== Exercise details ==
The listing should be returned in its entirety, exactly as given.

==== Record excerpts ====

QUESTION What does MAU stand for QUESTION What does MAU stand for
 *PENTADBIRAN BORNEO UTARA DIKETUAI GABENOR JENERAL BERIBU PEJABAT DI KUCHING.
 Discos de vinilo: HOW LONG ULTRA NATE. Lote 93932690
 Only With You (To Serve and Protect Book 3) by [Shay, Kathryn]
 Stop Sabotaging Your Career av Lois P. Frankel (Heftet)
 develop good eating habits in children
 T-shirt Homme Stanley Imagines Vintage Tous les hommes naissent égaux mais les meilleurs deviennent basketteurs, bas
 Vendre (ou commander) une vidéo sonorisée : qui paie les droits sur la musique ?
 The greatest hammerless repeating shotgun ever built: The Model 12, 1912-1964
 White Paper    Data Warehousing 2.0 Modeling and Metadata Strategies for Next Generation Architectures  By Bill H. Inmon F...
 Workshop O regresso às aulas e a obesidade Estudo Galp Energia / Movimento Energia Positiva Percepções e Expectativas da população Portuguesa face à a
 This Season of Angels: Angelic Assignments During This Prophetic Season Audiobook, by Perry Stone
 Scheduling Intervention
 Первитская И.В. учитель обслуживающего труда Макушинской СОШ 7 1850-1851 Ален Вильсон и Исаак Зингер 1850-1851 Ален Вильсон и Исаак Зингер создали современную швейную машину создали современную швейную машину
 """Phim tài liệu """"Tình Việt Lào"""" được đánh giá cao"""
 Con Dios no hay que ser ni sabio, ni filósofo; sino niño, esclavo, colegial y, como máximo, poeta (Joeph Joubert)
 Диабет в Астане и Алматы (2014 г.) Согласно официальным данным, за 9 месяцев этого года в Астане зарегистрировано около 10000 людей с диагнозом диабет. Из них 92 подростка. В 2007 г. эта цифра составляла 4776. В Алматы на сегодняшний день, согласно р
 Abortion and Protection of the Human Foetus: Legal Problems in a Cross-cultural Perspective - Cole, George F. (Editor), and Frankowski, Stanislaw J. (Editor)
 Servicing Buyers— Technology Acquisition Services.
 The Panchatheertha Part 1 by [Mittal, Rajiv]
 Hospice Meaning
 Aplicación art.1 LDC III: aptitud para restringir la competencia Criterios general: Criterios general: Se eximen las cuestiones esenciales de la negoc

====

== Response to the task ==
QUESTION What does MAU stand for QUESTION What does MAU stand for
 *PENTADBIRAN BORNEO UTARA DIKETUAI GABENOR JENERAL BERIBU PEJABAT DI KUCHING.
 Discos de vinilo: HOW LONG ULTRA NATE. Lote 93932690
 Only With You (To Serve and Protect Book 3) by [Shay, Kathryn]
 Stop Sabotaging Your Career av Lois P. Frankel (Heftet)
 develop good eating habits in children
 T-shirt Homme Stanley Imagines Vintage Tous les hommes naissent égaux mais les meilleurs deviennent basketteurs, bas
 Vendre (ou commander) une vidéo sonorisée : qui paie les droits sur la musique ?
 The greatest hammerless repeating shotgun ever built: The Model 12, 1912-1964
 White Paper    Data Warehousing 2.0 Modeling and Metadata Strategies for Next Generation Architectures  By Bill H. Inmon F...
 Workshop O regresso às aulas e a obesidade Estudo Galp Energia / Movimento Energia Positiva Percepções e Expectativas da população Portuguesa face à a
 This Season of Angels: Angelic Assignments During This Prophetic Season Audiobook, by Perry Stone
 Scheduling Intervention
 Первитская И.В. учитель обслуживающего труда Макушинской СОШ 7 1850-1851 Ален Вильсон и Исаак Зингер 1850-1851 Ален Вильсон и Исаак Зингер создали современную швейную машину создали современную швейную машину
 """Phim tài liệu """"Tình Việt Lào"""" được đánh giá cao"""
 Con Dios no hay que ser ni sabio, ni filósofo; sino niño, esclavo, colegial y, como máximo, poeta (Joeph Joubert)
 Диабет в Астане и Алматы (2014 г.) Согласно официальным данным, за 9 месяцев этого года в Астане зарегистрировано около 10000 людей с диагнозом диабет. Из них 92 подростка. В 2007 г. эта цифра составляла 4776. В Алматы на сегодняшний день, согласно р
 Abortion and Protection of the Human Foetus: Legal Problems in a Cross-cultural Perspective - Cole, George F. (Editor), and Frankowski, Stanislaw J. (Editor)
 Servicing Buyers— Technology Acquisition Services.
 The Panchatheertha Part 1 by [Mittal, Rajiv]
 Hospice Meaning
 Aplicación art.1 LDC III: aptitud para restringir la competencia Criterios general: Criterios general: Se eximen las cuestiones esenciales de la negoc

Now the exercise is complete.